### REQUIRED ACTION
Report back each line of the data that contains the word "site".

### DATA PROVIDED
──────────
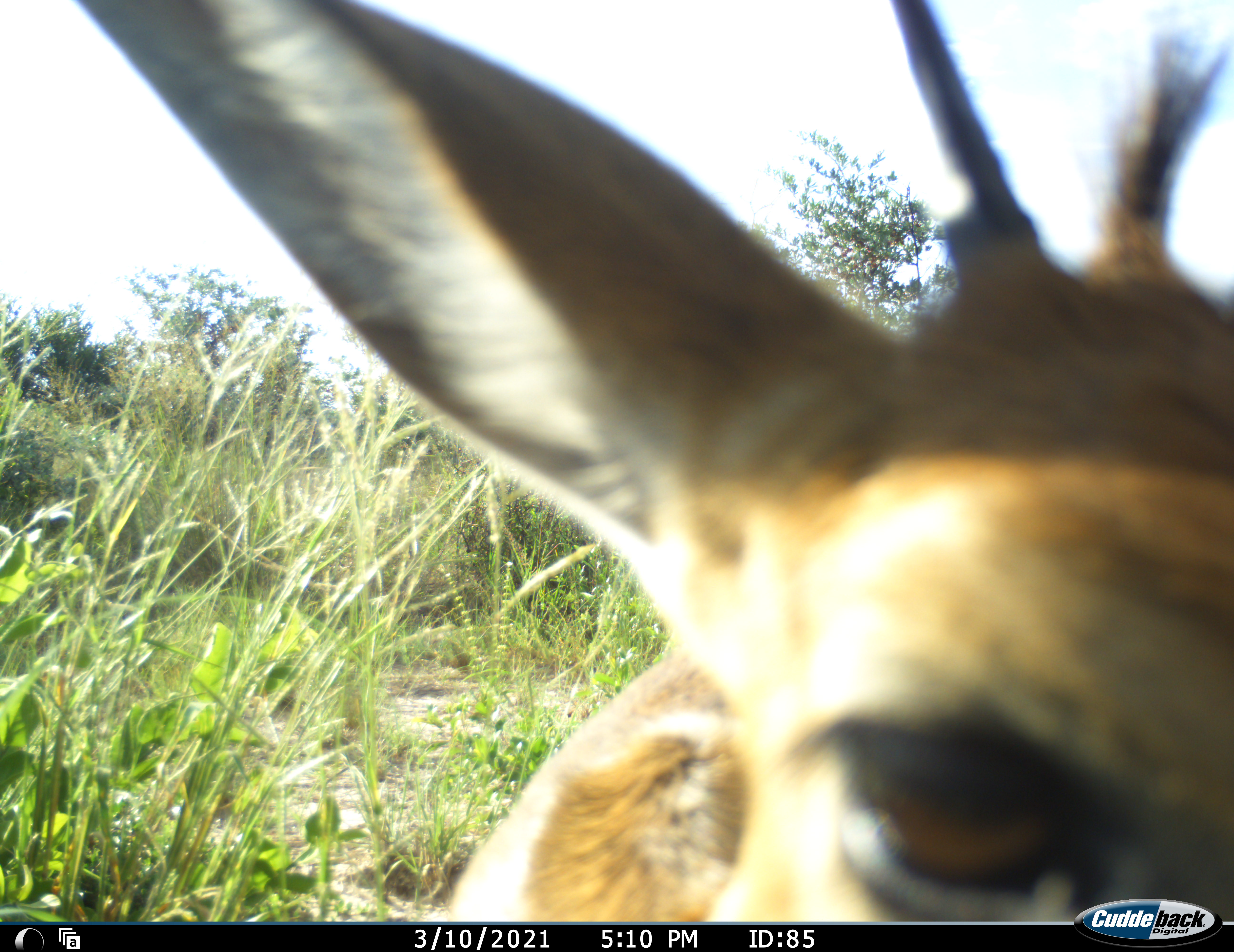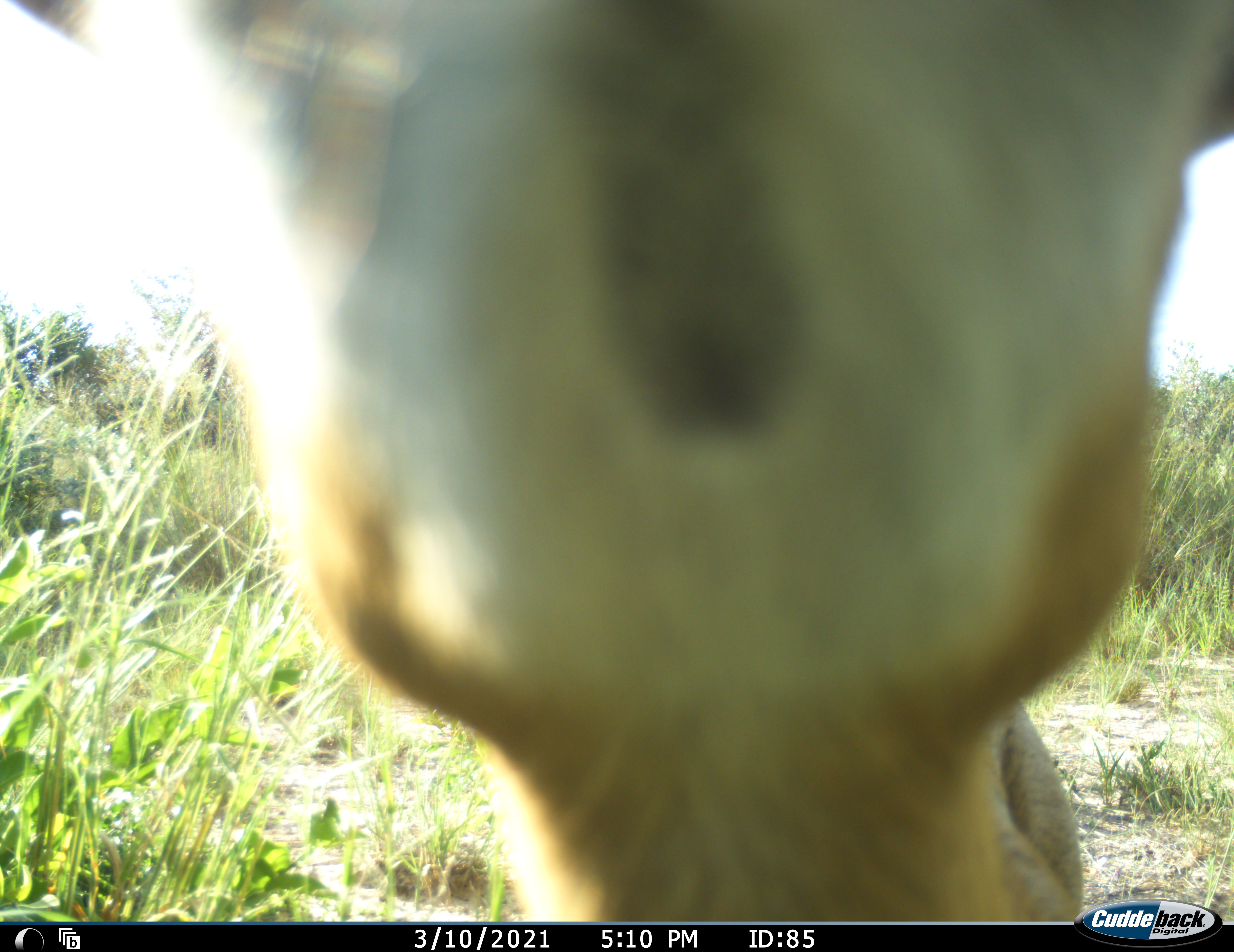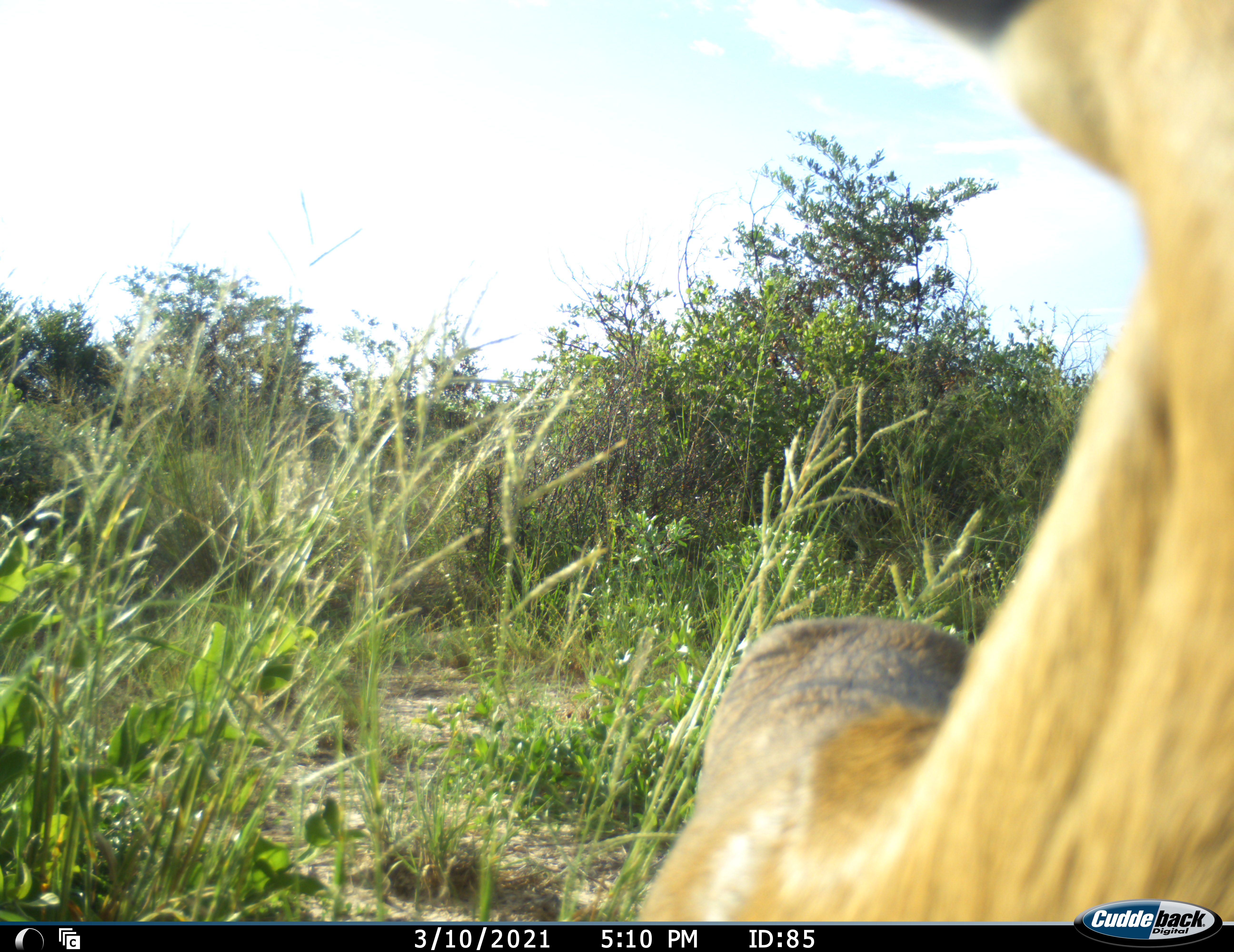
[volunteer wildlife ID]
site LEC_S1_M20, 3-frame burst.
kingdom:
──────────
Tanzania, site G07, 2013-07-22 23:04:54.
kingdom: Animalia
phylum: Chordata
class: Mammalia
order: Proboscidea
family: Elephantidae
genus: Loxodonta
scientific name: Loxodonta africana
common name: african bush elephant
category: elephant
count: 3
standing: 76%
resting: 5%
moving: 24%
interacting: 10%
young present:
──────────
### EXPECTED ANSWER
site LEC_S1_M20, 3-frame burst.
Tanzania, site G07, 2013-07-22 23:04:54.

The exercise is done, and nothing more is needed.